_Excerpt_.
------------------------------

Maybe so. And that is what interests me most about the whole thing, far more so than whether or not one single woman should be writing books telling all other single women why they should “settle”, based mostly on original single woman’s issues and regrets. (Um, not to mention the fact that original single woman also happens to be wildly successful, and mom to a healthy child–yet seems unable to enjoy either of the latter above because of the former above–that she’s single. Is it just me, or is this like a bad Cathy cartoon?)
The thing is, what we’re really talking about here is choice, and that, often, because we believe (because we’ve been told) we have so much of it, we operate according to a belief that to settle for anything less than perfection is to sell ourselves short.
Of course, we’ve covered the problems with perfection. Namely, that it doesn’t exist, and, therefore, we can waste a lot of time waiting for it. Thing is, though, those words are pretty easy to throw around–we read them, we say them, we hear them, and we agree. Of course perfection doesn’t exist, we say. Only a fool would hold out for perfect.
Fools like us.

------------------------------

_Source material_.
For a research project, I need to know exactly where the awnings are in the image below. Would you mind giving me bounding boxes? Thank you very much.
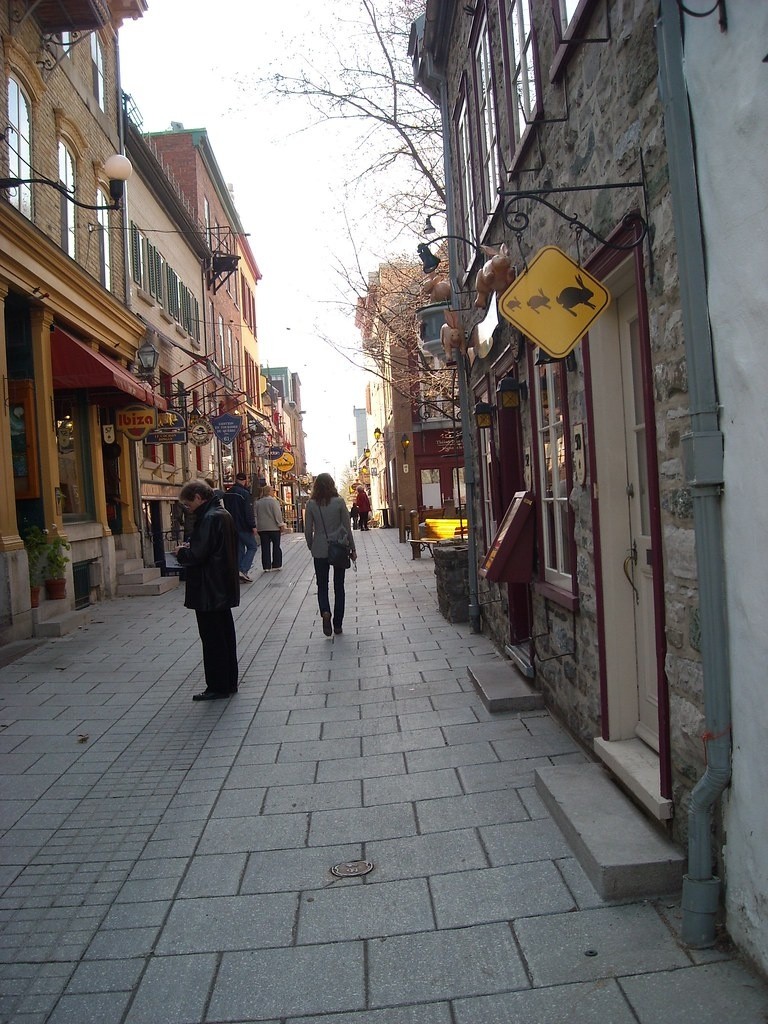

------------------------------

_Challenge 1_. From the excerpt on settling, repeat word for word the passage that begins with the words containing "Maybe so. And" and ends with "sell ourselves short.".
_Challenge 2_.
Answer these from the excerpt on settling:
(a) What does the book by the one single woman tell all other single women to do?
(b) What problem with perfection does the text name?
(c) What is the situation compared to in the aside in parentheses?

_Written solution 1_.
Maybe so. And that is what interests me most about the whole thing, far more so than whether or not one single woman should be writing books telling all other single women why they should “settle”, based mostly on original single woman’s issues and regrets. (Um, not to mention the fact that original single woman also happens to be wildly successful, and mom to a healthy child–yet seems unable to enjoy either of the latter above because of the former above–that she’s single. Is it just me, or is this like a bad Cathy cartoon?)
The thing is, what we’re really talking about here is choice, and that, often, because we believe (because we’ve been told) we have so much of it, we operate according to a belief that to settle for anything less than perfection is to sell ourselves short.

_Written solution 2_.
(a) Settle.
(b) It doesn't exist, so a lot of time can be wasted waiting for it.
(c) A bad Cathy cartoon.